• **TEXT SHOWN**:
════════════════

Numerical simulations of compact objects, like (binary) black holes, (binary) neutron stars, their mergers and subsequent formation of a single compact object surrounded by an accretion disk are of paramount importance for contemporary astrophysics (and physics) for several reasons. First, binary neutron-star systems are the best candidate source for explaining a class of gamma-ray bursts, which are in general the most energetic explosions in the Universe. Gamma-ray bursts are observed daily by satellites and telescopes, but their origin is still largely mysterious.
Then, binary neutron-star and/or black-hole systems are powerful sources of gravitational radiation and there are huge experimental efforts worldwide to measure them, especially with laser interferometric detectors. These include the KAGRA detector, which is being built now in Japan. In order to make the detection possible, the accurate knowledge of gravitational waveforms may be of crucial importance.

════════════════

• **DATA SECTION**:
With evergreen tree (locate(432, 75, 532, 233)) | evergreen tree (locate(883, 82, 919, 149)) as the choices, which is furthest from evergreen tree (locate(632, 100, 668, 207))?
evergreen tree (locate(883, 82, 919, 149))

════════════════

• **SET TASKS**:
[a] In the passage on compact-object simulations, which detector is said to be under construction in Japan?
[b] Write a continuation of the passage on compact-object simulations, picking up after its final sentence.
The listing comes from a separate source.

• **ANSWERS PROVIDED**:
[a] The KAGRA detector.

[b]
The measurement of gravitational waves will open a completely new observation window on the Universe, revealing many secrets that are inaccessible to electromagnetic observations (e.g. black-hole dynamics, internal structure of compact stars, internal engine of gamma-ray bursts, big-bang, ...).
In particular, once gravitational waves from binary systems are measured, information about the equation of state of ultra-high-density matter will become available.

Luca Baiotti is currently part of the OUTAP group (Osaka University Theoretical AstroPhysics group) in the Department of Earth and SpaceScience. Prospective students, in particular, are invited to look at the web pages of the OUTAP group.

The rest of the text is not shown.